Word for word, restate the lines of the data below between those holding "No2MiningInPalawan:Wounds Campaign:Mousedeer by" and "توسعه باغات در", inclusive; pictures do not belong in the copy.

-- Data in this exercise follows --

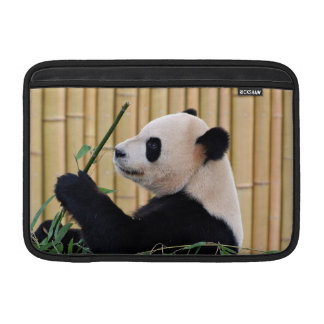 Panda Eating Bamboo MacBook Sleeve
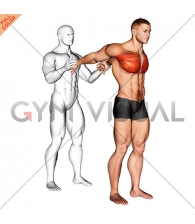 Assisted Standing Chest Stretch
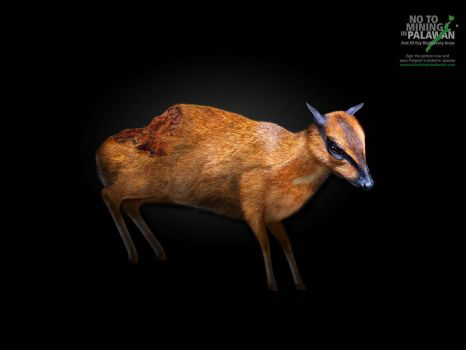 No2MiningInPalawan:Wounds Campaign:Mousedeer by akocpinoy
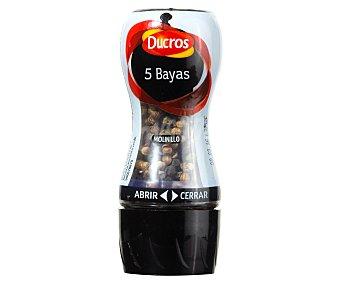 Ducros Ducros Molinillo 5 Bayas 24 g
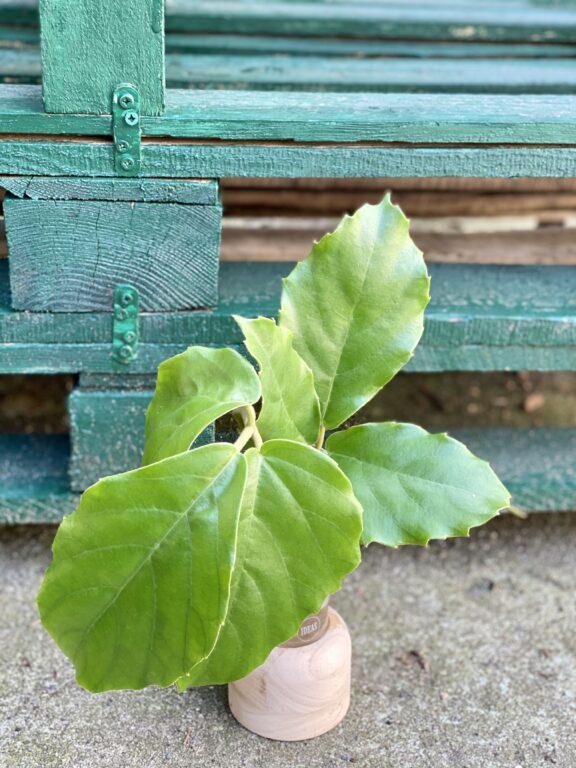 Zdjęcie rośliny Sadzonka pędowa Tetrastigma Voinierianium, ujęcie 1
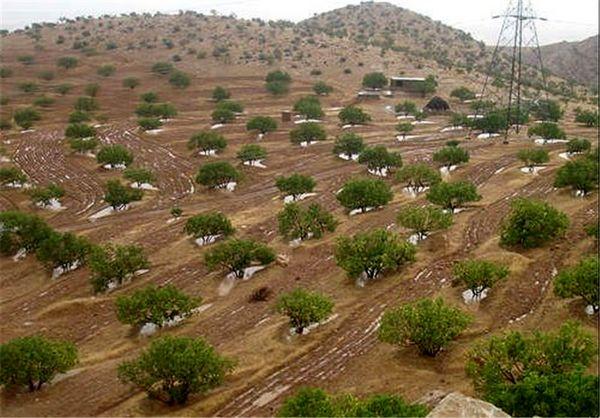 توسعه باغات در سطح  350  هکتار از اراضی شیبدار و کم بازده خراسان شمالی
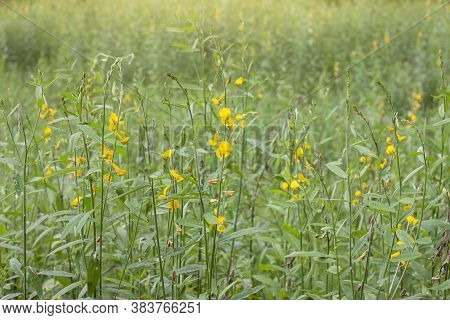 Sunn Hemp Flower Or Crotalaria Juncea Field With Sunlight, Is A Plant That Is Used To Nourish The So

-- Data in this exercise concluded --

### Answer to this task
 No2MiningInPalawan:Wounds Campaign:Mousedeer by akocpinoy
 Ducros Ducros Molinillo 5 Bayas 24 g
 Zdjęcie rośliny Sadzonka pędowa Tetrastigma Voinierianium, ujęcie 1
 توسعه باغات در سطح  350  هکتار از اراضی شیبدار و کم بازده خراسان شمالی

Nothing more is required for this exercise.